If you want something done, the saying goes, ask a busy person to do it. That was precisely the situation when SHM’s Core Competencies Task Force editorial board was formed in May 2003. Charged with producing the society’s first-ever curriculum guidance document, the editorial team faced a daunting task: solicit, organize, and edit chapters for the competencies framework on topics from specific clinical conditions to ethical issues. Over the next two and a half years, each of the physician members contributed hundreds of hours of uncompensated time to the project, juggling work, family, and other professional obligations.
Because they are so involved with their own institutions and the future of hospital medicine, the physicians tapped to guide the core competencies to reality were the right pick.
“Working with the four of them was phenomenal,” says SHM staff member Tina Budnitz, MPH, who serves on both the Education Committee and the Core Competencies Task Force. “They are all incredibly hard working, driven, and intelligent. I think the hardest thing was just the logistics of coordinating schedules, since this was a volunteer activity for them.” Budnitz points out that the original target date for completion of the core competencies was early 2005. Instead, the sheer bulk of editing work pushed the deadline back to early 2006, when release of The Core Competencies in Hospital Medicine: A Framework for Curriculum Development by the Society of Hospital Medicine coincides with the premiere of the Journal of Hospital Medicine.
Recently, The Hospitalist caught up with each of the editorial board members, who divulged some of their personal motivations for participating in the ambitious core competencies project. They also discussed the workings of the editorial board and assessed the success of their efforts.

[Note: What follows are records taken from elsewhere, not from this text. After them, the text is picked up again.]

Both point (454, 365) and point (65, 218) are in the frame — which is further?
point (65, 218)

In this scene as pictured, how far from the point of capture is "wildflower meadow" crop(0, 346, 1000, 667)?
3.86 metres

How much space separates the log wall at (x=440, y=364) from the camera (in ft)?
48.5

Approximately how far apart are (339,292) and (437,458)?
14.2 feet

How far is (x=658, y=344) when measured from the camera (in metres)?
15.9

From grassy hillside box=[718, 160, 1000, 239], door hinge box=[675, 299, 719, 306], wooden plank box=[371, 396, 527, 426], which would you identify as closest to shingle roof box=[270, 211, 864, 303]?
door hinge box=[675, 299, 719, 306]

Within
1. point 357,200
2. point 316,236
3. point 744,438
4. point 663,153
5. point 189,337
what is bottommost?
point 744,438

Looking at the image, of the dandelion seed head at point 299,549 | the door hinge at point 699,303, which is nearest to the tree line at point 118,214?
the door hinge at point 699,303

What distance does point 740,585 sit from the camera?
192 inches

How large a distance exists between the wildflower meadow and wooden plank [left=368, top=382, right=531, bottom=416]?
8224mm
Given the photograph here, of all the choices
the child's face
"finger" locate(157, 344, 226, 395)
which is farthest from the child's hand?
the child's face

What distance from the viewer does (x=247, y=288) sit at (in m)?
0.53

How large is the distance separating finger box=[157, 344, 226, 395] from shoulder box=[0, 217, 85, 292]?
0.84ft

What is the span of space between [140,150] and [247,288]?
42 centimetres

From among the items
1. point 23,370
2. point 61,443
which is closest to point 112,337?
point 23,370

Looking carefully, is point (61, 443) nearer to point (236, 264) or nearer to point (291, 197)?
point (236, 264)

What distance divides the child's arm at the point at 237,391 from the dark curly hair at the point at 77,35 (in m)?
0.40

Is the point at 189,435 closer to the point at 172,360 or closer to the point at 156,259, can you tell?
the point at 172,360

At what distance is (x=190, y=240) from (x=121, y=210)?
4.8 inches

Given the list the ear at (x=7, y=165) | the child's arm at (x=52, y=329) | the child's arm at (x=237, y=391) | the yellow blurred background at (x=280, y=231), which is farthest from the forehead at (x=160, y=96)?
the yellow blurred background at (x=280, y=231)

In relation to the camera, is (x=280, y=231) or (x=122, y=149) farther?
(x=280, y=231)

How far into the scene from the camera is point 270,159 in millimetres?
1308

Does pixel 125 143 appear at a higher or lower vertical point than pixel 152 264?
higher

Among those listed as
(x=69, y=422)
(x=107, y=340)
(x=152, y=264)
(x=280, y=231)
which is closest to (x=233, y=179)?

—Daniel D. Dressler, MD, MSc
Genesis and Vision
During a July 2002 Educational Summit the SHM Education Committee and Board of Directors determined that one element necessary to evolve SHM’s educational offerings would be a framework to guide and prioritize their efforts. A parallel conversation within the Education Committee, according to Budnitz, revolved around the need to better define hospital medicine. “We’re frequently asked, ‘what differentiates a hospitalist from other general internists? What exactly should the expectations be for a practicing hospitalist?’ ” she explains.
The Editorial Board
Michael J. Pistoria, DO, FACP, associate program director, Internal Medicine Residency, and medical director of both the Hospitalist Services and the Express Admission Unit at Lehigh Valley Hospital in Allentown, Pa., began his journey as chair of the Core Competencies Task Force shortly after SHM’s September 2002 Education Summit retreat.
Dr. Pistoria also serves on SHM’s Education Committee and admits that his allegiance to the field was a strong motivation for agreeing to participate in generating the Core Competencies.
“In my mind, hospital medicine is one of the neatest things in medicine to come along in a long time,” says Dr. Pistoria. “Hospital medicine has the potential to make a significant, positive difference in the way healthcare is delivered in the United States. And to have the opportunity to be a part of a process that helps define hospital medicine, to me, was just something almost too good to be true.”
A very active SHM member, Alpesh Amin, MD, MBA, FACP, is the associate program director for the Internal Medicine Residency Program and the medicine clerkship director at the University of California Irvine (UCI), where he also founded the UCI hospitalist program in 1998. His role in education at his institution informed his active participation in SHM’s Education Committee, which he chaired for four years, and his key role in the Core Competencies Task Force editorial board.